Page extract —
18. A parking space that is situated in a condominium complex and sold together with a residential condominium unit forms part of the residential condominium unit if the parking space is reasonably necessary for the use and enjoyment of the residential condominium unit as a place of residence for individuals. To be considered part of the residential condominium unit, the parking space would normally not be for commercial use or rented to others if the unit's owner has more spaces than vehicles. (See paragraphs 47 and 48.)

Example

An individual purchases a newly constructed residential condominium unit with five parking spaces in a residential condominium complex. The individual also operates a hair salon in the condominium complex. The individual, and the individual's spouse each have a car. The remaining three spaces are used by clients of the hair salon.

In this case, the three parking spaces that are in excess of the personal requirements of the individual and the individual's spouse do not form part of the residential condominium unit. If the individual were to rent the parking spaces for a month or more to people living in the complex instead of using them in commercial activity, the spaces would still not be considered to form part of the individual's residential condominium unit.

Application of "residential complex" to mixed-use properties

Treated as separate supplies
ss 136(2)

Exercise data —
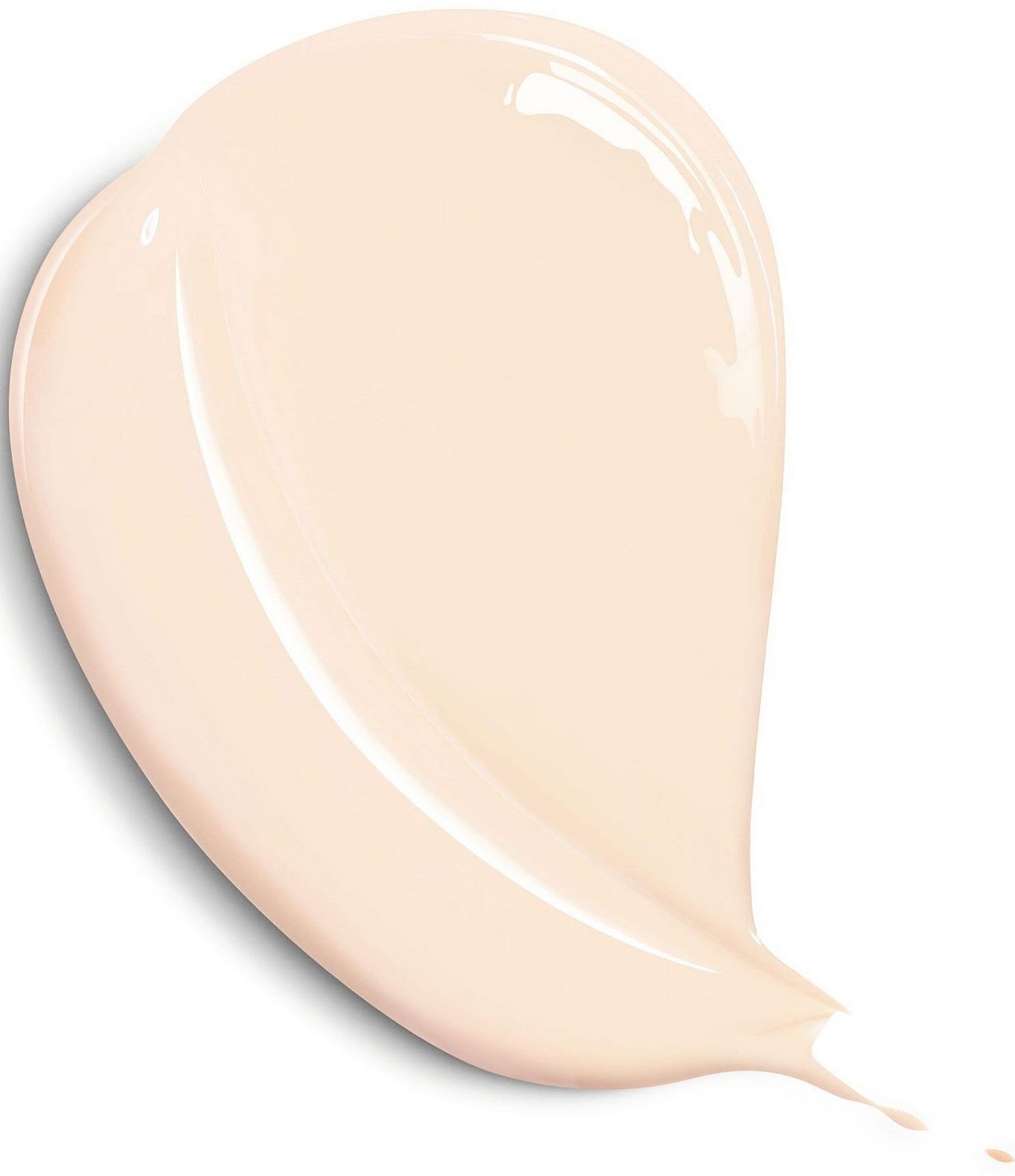 Dior Dior Forever Skin Glow Hydrating Foundation SPF 15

What you will do —
1) For each statement, answer yes or no based on the passage on condominium parking spaces, and quote the words that settle it.
(a) In the example, the individual buys the condominium unit with five parking spaces.
(b) The three spaces left over after the couple's cars are used by relatives of the individual.
(c) Renting the extra spaces for a month or more to people living in the complex would make them part of the individual's residential condominium unit.
2) Name each condition that the opening sentence of the passage on condominium parking spaces sets for a parking space to form part of a residential condominium unit.
3) Carry on the passage on condominium parking spaces from the point at which it stops.
The listing was drawn from a different source than the passage.

Answers provided —
1)
(a) Yes: "purchases a newly constructed residential condominium unit with five parking spaces"
(b) No: "The remaining three spaces are used by clients of the hair salon."
(c) No: "the spaces would still not be considered to form part of the individual's residential condominium unit"

2)
- It is situated in a condominium complex.
- It is sold together with a residential condominium unit.
- It is reasonably necessary for the use and enjoyment of the residential condominium unit as a place of residence for individuals.

3)
19. Where a supply of real property, either by way of sale or lease, licence or similar arrangement, includes a residential complex and other real property, subsection 136(2) deems the supply of real property that forms part of a residential complex and that part that does not form part of a residential complex to be the supply of two different properties. Similarly, where a supply of real property includes the provision of a residential trailer park and other real property, e.g., land in addition to the land that forms part of the residential trailer park, the supply is deemed to be two separate supplies: the residential trailer park and the other part.

Example

For example, in the case of a supply by way of sale of a parcel of land upon which is situated an apartment building with a first-floor shopping mall, the first floor along with the portion of land that is used in the commercial activities of the shopping mall and the remaining floors along with the portion of land that is reasonably necessary for the use and enjoyment of the residential units as a place of residence for individuals are considered to be separate supplies for GST/HST purposes.

Taxable sales of previously occupied residential complexes

General rule: exempt
Sch. V, Part I, s 2

20. Generally, a sale of a previously occupied residential complex is exempt from the tax. However, there are instances when such sales are taxable.

Improvement
ss 123(1)
Income Tax Act
s 54

21. One instance where the sale of a previously occupied residential complex is taxable is where the vendor has claimed ITCs in respect of the acquisition of or an "improvement" to the complex and the sale is not made subsequent to a change-in-use. Note that the definition of "improvement" provides that an "improvement" constitutes any goods or services used in improving capital real property to the extent that the expenditure therein would be included in determining the "adjusted cost base" of the complex for income tax purposes. For example, central air conditioning added to a residential complex would normally constitute an improvement. (For additional information on adjusted cost base and capital real property, see Income Tax Interpretation Bulletins 218R and 456R.)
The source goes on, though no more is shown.